*Your task*:
Apart from the pictures, write out the records that follow exactly.

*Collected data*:
━━━

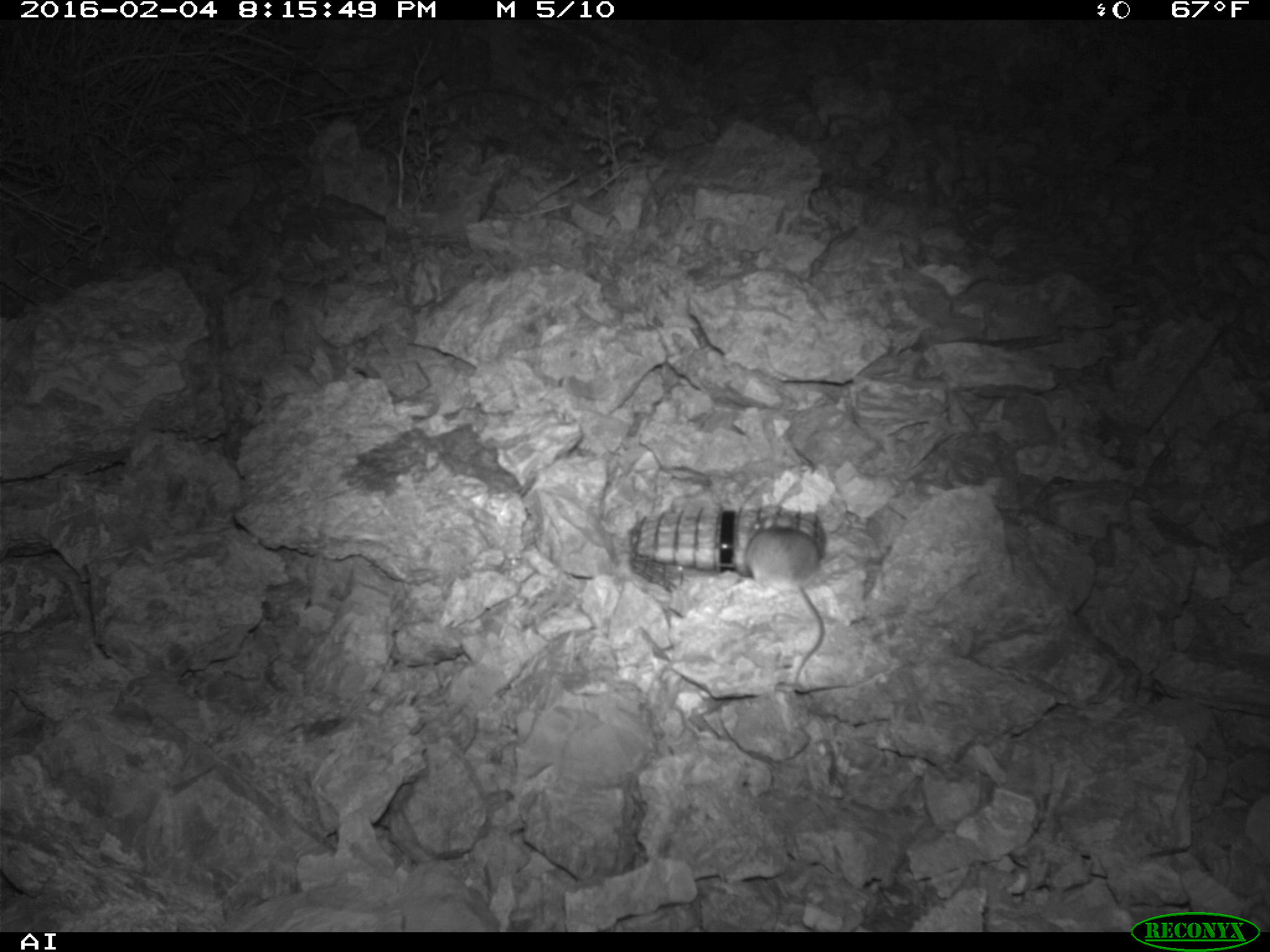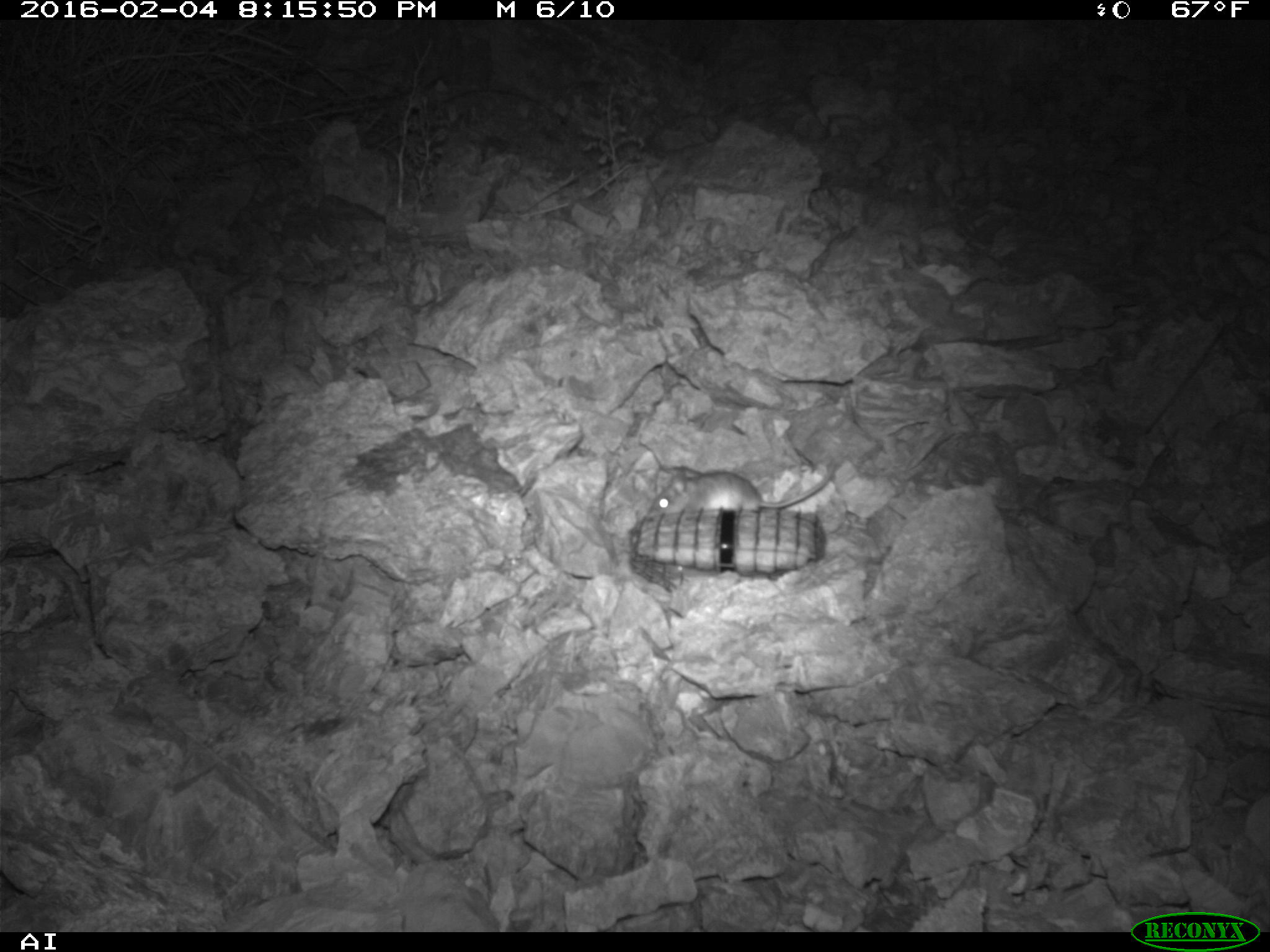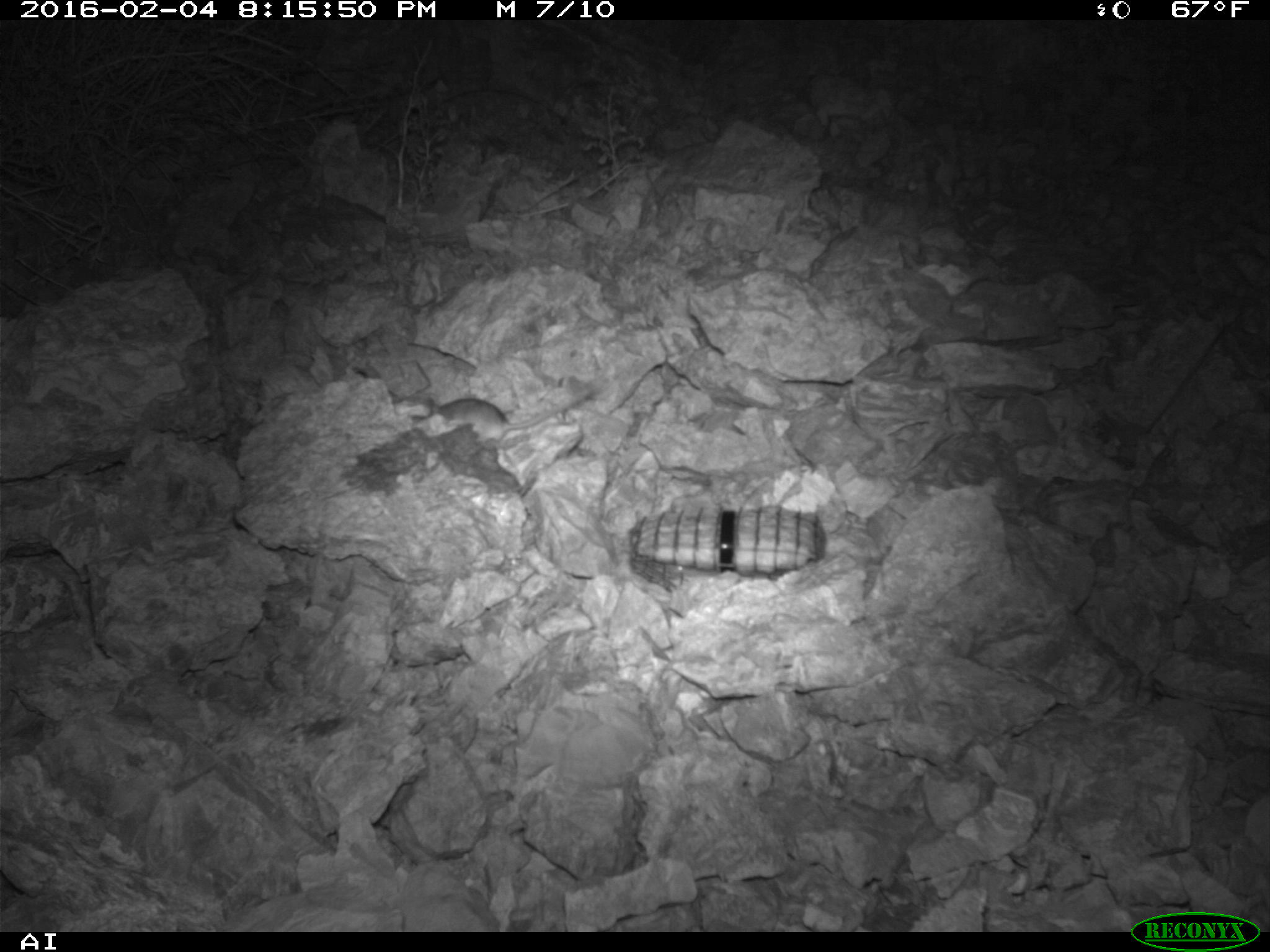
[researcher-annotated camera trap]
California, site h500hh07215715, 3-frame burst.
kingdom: Animalia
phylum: Chordata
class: Mammalia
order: Rodentia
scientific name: Rodentia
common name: rodent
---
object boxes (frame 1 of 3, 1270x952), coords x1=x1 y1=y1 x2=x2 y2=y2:
rodent: x1=744 y1=522 x2=825 y2=687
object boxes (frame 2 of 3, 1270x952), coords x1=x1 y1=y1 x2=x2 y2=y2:
rodent: x1=646 y1=462 x2=833 y2=513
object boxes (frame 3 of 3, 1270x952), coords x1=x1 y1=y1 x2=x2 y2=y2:
rodent: x1=432 y1=387 x2=592 y2=443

━━━

*Task solution*:
[researcher-annotated camera trap]
California, site h500hh07215715, 3-frame burst.
kingdom: Animalia
phylum: Chordata
class: Mammalia
order: Rodentia
scientific name: Rodentia
common name: rodent
---
object boxes (frame 1 of 3, 1270x952), coords x1=x1 y1=y1 x2=x2 y2=y2:
rodent: x1=744 y1=522 x2=825 y2=687
object boxes (frame 2 of 3, 1270x952), coords x1=x1 y1=y1 x2=x2 y2=y2:
rodent: x1=646 y1=462 x2=833 y2=513
object boxes (frame 3 of 3, 1270x952), coords x1=x1 y1=y1 x2=x2 y2=y2:
rodent: x1=432 y1=387 x2=592 y2=443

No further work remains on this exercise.